*Work item*: Starting at the line that contains "3-Hour Corfu Old", transcribe each line exactly through the end of the data below, and skip any pictures.
=== Section Start ===
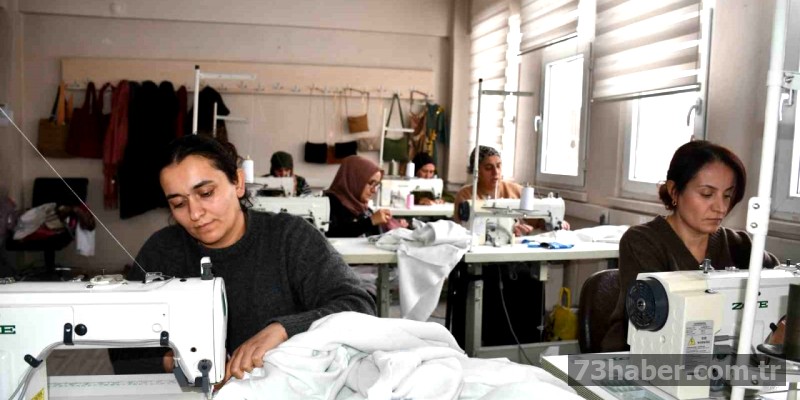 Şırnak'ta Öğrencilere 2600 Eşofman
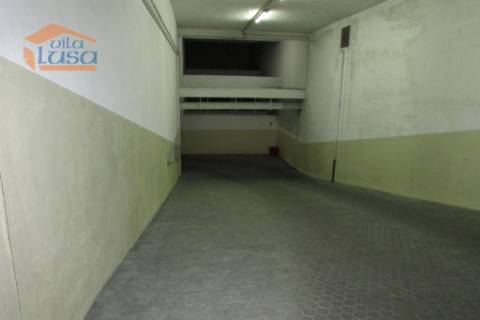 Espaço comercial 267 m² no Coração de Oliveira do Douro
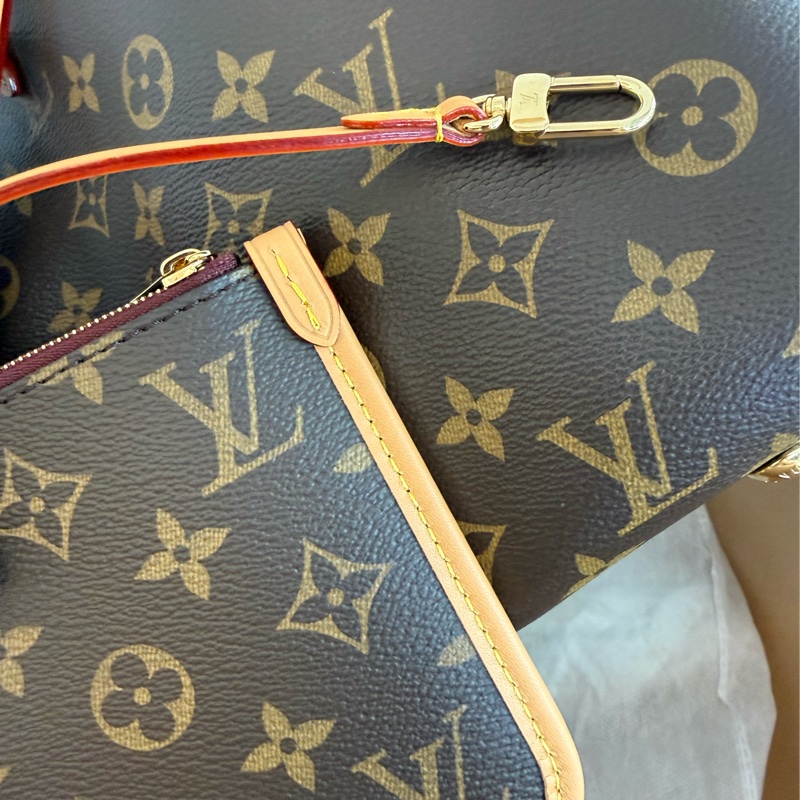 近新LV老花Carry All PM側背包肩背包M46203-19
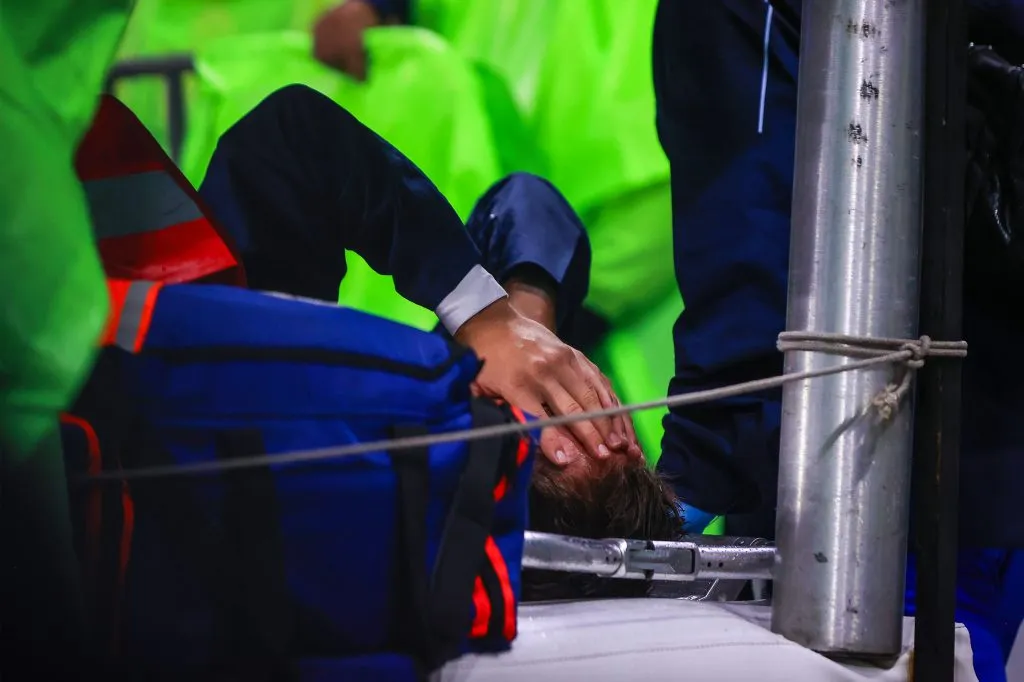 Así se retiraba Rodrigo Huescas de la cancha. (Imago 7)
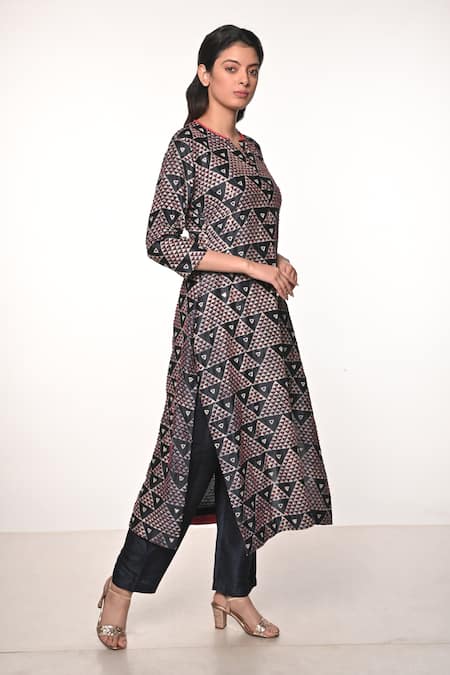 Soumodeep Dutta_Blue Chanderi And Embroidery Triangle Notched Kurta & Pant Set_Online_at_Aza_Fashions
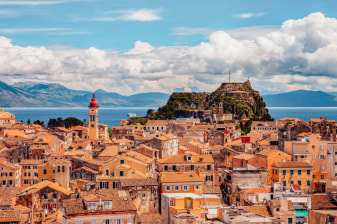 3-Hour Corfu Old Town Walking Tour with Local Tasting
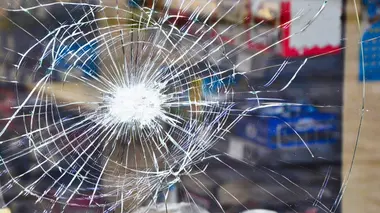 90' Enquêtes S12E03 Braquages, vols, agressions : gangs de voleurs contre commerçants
=== Section End ===
*Expected answer*:
 3-Hour Corfu Old Town Walking Tour with Local Tasting
 90' Enquêtes S12E03 Braquages, vols, agressions : gangs de voleurs contre commerçants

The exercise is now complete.